* _Passage shown_

Jan 112012
 

Simon Beckett’s third Dr. David Hunter mystery, Whispers of the Dead (2009), is a bit like a Kay Scarpetta mystery, only better.

I quit reading Patricia Cornwell‘s Scarpetta books not because the forensics (or the murders) were too gruesome but because I got tired of both the doctor and the killer being so good at what they do — superheroes and dastardly villains, neither of whom can apparently die, work well in comic books, but please. Show your readers a little respect.

Simon Beckett does just that. Hunter, recovering from what happened in the second book, goes back to Tennessee to work with his mentor, Tom Lieberman, who runs the university’s famed body farm. Hunter’s regaining his strength, but not his mojo, and only a catastrophic event involving his friend gets him really interested in the case of a serial killer. Both the serial killer and the people tracking him are real, flawed, and human.

* _Exercise task A_
In the book review, who runs the university's body farm where Hunter goes to work?
* _Exercise task B_
Please translate this sentence from the book review into Spanish: "Both the serial killer and the people tracking him are real, flawed, and human."
* _Exercise task C_
Pick up the review of Whispers of the Dead right after its last sentence and keep writing it.
These records come from a separate source.

Records from a spatial question set:
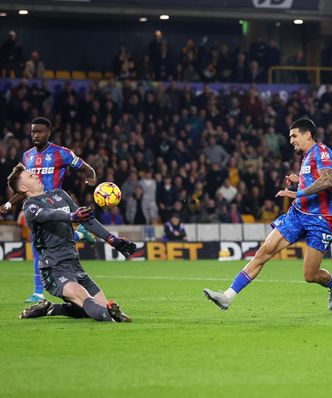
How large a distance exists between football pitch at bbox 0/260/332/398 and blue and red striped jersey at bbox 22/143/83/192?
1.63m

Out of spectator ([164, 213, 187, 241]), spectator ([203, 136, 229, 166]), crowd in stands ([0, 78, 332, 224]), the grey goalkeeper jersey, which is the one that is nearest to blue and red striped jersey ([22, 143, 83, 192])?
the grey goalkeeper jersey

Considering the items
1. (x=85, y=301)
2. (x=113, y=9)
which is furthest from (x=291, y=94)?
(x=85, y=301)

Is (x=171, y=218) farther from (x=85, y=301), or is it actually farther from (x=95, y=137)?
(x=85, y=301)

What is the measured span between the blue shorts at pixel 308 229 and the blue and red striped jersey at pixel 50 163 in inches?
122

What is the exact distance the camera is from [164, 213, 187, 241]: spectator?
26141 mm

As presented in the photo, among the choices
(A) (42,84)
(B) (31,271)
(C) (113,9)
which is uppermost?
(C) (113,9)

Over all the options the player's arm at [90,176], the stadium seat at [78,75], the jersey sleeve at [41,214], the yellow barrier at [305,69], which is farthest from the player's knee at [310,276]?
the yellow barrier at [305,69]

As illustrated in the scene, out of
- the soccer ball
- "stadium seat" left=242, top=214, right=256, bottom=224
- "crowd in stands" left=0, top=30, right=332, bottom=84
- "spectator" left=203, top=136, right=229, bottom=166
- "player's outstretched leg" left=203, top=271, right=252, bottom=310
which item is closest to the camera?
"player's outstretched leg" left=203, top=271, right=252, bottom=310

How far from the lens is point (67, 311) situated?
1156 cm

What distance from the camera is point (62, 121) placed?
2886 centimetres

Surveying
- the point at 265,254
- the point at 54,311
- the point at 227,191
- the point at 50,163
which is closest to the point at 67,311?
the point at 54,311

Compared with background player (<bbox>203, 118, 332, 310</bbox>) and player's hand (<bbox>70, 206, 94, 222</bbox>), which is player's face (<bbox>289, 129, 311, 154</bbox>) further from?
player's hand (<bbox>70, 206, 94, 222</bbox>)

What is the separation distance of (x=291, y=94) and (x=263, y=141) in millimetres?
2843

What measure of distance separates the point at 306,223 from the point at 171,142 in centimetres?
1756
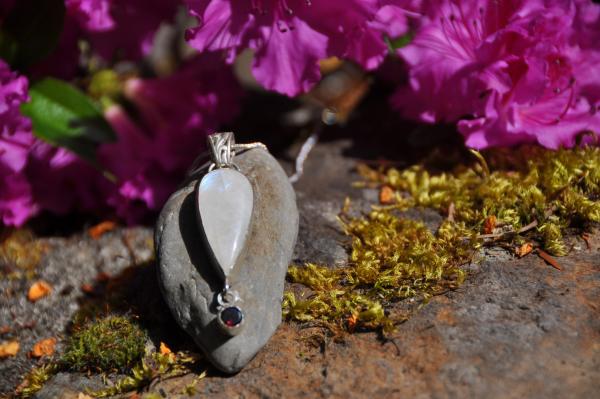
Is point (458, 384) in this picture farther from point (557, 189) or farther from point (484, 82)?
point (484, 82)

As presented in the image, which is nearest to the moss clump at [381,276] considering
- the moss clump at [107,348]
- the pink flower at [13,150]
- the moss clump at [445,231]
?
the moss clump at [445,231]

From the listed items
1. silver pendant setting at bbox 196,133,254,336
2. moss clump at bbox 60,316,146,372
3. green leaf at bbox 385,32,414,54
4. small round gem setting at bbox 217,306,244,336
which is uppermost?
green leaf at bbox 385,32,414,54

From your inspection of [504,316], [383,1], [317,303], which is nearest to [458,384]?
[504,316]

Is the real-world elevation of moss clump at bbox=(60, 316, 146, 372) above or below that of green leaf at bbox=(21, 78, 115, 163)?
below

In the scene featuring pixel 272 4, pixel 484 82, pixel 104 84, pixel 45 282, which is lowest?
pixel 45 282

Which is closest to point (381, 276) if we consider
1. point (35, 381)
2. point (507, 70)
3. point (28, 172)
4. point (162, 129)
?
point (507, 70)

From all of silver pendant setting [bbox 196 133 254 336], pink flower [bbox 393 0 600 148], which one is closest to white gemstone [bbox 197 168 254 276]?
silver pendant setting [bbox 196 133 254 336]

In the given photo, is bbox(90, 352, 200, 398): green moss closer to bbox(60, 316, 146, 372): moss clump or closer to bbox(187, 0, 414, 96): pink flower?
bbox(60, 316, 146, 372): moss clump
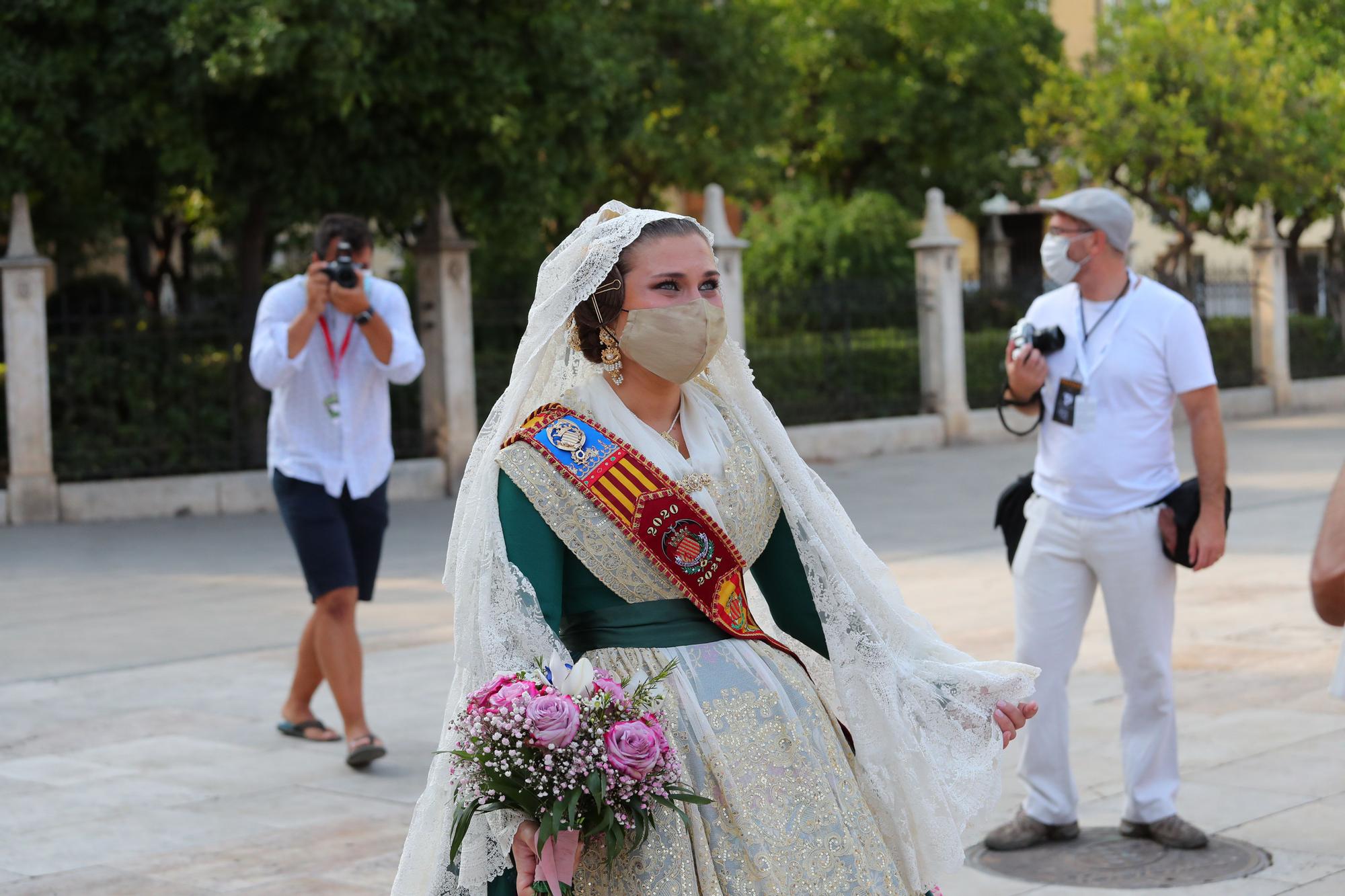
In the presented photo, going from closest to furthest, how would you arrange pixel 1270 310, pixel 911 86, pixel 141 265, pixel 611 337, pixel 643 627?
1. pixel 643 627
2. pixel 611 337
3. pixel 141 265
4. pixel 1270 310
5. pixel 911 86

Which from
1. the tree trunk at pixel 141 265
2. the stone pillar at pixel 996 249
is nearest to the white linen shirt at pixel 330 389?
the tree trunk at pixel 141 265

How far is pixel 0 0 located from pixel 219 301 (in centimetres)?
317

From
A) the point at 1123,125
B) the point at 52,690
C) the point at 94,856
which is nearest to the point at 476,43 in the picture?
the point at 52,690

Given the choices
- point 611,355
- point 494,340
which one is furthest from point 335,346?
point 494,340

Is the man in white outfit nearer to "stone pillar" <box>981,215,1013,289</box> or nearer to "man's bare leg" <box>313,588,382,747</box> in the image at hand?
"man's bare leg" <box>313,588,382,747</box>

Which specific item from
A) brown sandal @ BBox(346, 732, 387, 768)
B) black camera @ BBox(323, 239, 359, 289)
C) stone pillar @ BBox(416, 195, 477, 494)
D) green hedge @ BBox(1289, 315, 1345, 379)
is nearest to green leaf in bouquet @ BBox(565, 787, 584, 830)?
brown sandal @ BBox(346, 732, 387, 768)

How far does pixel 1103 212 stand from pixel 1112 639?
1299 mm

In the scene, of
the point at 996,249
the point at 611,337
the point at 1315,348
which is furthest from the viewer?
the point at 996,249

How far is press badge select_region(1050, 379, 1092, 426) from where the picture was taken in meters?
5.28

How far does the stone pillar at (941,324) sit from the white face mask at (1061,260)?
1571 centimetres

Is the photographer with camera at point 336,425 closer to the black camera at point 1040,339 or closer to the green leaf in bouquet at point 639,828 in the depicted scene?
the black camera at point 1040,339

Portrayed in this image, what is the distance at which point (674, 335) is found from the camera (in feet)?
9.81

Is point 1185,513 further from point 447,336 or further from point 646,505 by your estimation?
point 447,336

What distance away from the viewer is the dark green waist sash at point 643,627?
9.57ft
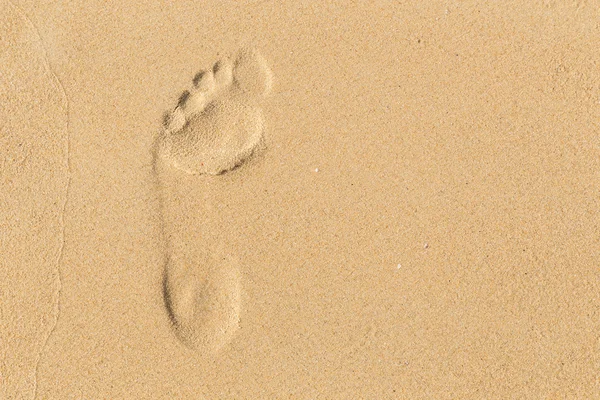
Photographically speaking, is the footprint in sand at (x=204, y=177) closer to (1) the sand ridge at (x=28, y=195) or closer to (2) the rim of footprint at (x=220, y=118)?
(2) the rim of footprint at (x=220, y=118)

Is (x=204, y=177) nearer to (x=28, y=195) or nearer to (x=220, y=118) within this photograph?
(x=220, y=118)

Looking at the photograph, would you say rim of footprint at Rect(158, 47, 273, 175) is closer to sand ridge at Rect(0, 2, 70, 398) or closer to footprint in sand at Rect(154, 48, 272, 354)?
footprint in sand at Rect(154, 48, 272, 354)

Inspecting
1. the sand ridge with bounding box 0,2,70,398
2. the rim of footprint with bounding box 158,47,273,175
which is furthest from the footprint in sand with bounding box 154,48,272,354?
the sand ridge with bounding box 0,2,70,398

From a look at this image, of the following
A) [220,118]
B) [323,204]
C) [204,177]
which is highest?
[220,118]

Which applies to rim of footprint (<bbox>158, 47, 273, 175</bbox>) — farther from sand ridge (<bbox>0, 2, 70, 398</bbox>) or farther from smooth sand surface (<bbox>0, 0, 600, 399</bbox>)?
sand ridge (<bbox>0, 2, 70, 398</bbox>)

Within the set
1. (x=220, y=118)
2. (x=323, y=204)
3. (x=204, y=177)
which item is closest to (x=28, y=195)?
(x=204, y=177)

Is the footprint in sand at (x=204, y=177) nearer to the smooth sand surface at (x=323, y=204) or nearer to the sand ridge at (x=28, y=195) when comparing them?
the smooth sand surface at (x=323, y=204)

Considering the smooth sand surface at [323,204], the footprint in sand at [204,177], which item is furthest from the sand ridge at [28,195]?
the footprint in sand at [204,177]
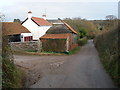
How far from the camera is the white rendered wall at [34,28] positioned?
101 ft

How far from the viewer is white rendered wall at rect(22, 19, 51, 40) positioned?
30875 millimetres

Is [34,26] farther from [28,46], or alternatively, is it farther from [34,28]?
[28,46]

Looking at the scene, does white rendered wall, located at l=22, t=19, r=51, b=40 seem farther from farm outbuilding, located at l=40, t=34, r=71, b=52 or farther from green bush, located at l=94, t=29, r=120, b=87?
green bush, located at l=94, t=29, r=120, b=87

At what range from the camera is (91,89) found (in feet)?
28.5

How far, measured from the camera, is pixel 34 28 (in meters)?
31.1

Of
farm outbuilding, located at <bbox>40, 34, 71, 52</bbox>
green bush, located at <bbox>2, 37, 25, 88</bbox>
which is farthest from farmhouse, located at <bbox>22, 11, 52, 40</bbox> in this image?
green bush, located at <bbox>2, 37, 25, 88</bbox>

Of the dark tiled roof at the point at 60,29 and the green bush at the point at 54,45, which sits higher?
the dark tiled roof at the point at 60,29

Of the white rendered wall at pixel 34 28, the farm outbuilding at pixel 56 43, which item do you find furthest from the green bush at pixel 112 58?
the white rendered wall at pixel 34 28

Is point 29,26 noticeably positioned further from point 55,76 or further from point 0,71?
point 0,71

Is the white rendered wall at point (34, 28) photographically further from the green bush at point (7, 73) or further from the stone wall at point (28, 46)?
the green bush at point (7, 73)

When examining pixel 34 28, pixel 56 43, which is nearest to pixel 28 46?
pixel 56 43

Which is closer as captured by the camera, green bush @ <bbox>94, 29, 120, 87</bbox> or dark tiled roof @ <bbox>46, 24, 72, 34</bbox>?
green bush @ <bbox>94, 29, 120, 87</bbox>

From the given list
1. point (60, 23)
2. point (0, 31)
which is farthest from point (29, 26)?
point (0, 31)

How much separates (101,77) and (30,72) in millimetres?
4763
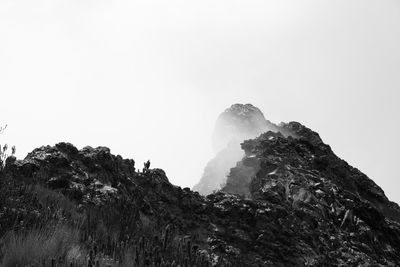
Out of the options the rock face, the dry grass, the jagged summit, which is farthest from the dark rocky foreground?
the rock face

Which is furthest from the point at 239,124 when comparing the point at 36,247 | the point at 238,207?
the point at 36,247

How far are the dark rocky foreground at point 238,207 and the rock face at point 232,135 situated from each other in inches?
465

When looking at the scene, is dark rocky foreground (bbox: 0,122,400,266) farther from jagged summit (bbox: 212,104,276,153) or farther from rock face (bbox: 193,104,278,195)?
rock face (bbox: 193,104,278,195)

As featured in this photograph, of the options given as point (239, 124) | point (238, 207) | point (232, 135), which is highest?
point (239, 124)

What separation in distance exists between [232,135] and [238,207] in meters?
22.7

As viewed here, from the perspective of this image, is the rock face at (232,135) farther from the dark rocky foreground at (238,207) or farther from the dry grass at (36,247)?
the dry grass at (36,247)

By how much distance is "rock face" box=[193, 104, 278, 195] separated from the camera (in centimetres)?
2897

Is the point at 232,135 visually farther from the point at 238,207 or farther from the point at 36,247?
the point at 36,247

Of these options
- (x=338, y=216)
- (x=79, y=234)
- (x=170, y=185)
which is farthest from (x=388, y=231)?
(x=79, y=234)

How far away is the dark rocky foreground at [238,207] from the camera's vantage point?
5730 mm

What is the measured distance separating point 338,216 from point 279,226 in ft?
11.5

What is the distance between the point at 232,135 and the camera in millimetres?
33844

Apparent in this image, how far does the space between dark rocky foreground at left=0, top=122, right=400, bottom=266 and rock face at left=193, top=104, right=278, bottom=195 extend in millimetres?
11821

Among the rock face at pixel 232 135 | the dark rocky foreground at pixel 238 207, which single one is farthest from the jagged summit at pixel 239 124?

* _Result A_
Tom Lieberman, Hunter's mentor.

* _Result B_
Tanto el asesino en serie como las personas que lo persiguen son reales, imperfectos y humanos.

* _Result C_
I would be disappointed if I thought this series would stay at the Tennessee body farm permanently, but it made a nice change of setting for Dr. Hunter, who can’t stay in one place for very long. It made sense that he’d want to get away for a while, and would return to his mentor at a time when he’s struggling.

I do like this series and will continue to read it as long as Beckett keeps come up with good scenarios involving people who could be real, not superhuman.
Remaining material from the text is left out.